* [EXCERPTED TEXT]
Act One: The Arrival of the Information
Something lands in your brain. It could be anything. A name. A task. A brilliant idea that would genuinely change your life. A thing you need to buy at Target. Whatever it is, it arrives with the quiet confidence of something important, and your brain receives it warmly.
For approximately four seconds, you are in full possession of this information. You understand it. You own it. It is yours.
Act Two: The Fateful Decision
Your phone is right there. The Notes app is two taps away. A pen exists somewhere in this house, probably. There are seventeen ways to preserve this thought for future use, and you are aware of all of them.
You choose none of them.
Instead, you make the decision — and let's be honest, it always feels like a reasonable decision in the moment — that this particular piece of information is simply too obvious, too vivid, too deeply embedded in your consciousness to require documentation. You're not going to forget this. This one is different.
"I'll remember it," you say, to no one, with full conviction.
Act Three: The Distraction
Something happens. It doesn't even have to be significant. Your phone buzzes. Someone says your name. You walk into a different room. A dog barks somewhere outside. The specific trigger barely matters because the result is always identical:
The information is gone.

* [TASKS TO COMPLETE]
a. In one to three sentences, state why, according to the excerpt, the specific trigger in Act Three barely matters.
b. Render this sentence from the excerpt in Spanish: "For approximately four seconds, you are in full possession of this information."
Rely solely on the excerpt for your answers.

* [INFORMATION GIVEN]
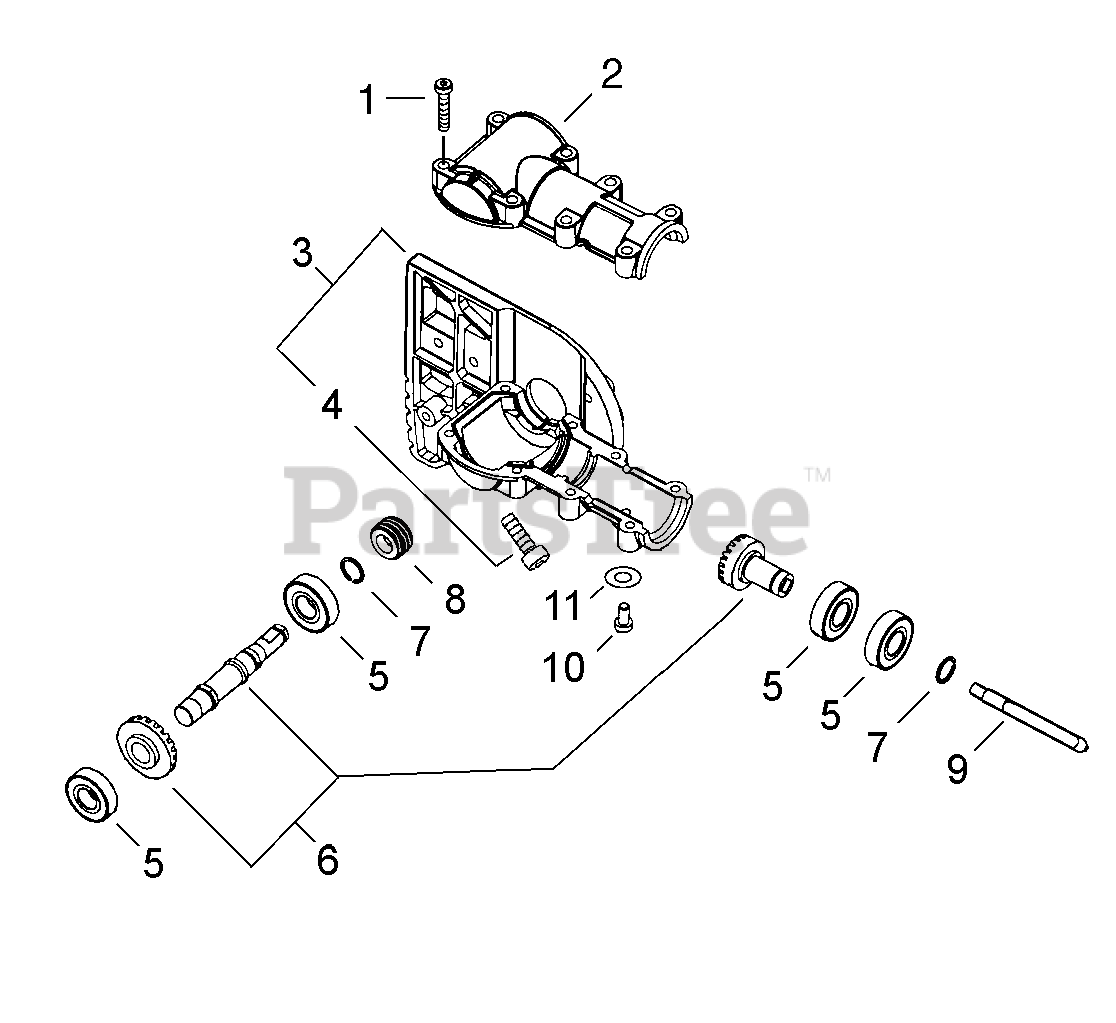 1
2
3
4
PartsTree™
8
7
5
11
10
5
5
7
9
5
6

* [EXERCISE RESULTS]
a. The specific trigger barely matters because the result is always identical: the information is gone.

b. Durante aproximadamente cuatro segundos, estás en plena posesión de esta información.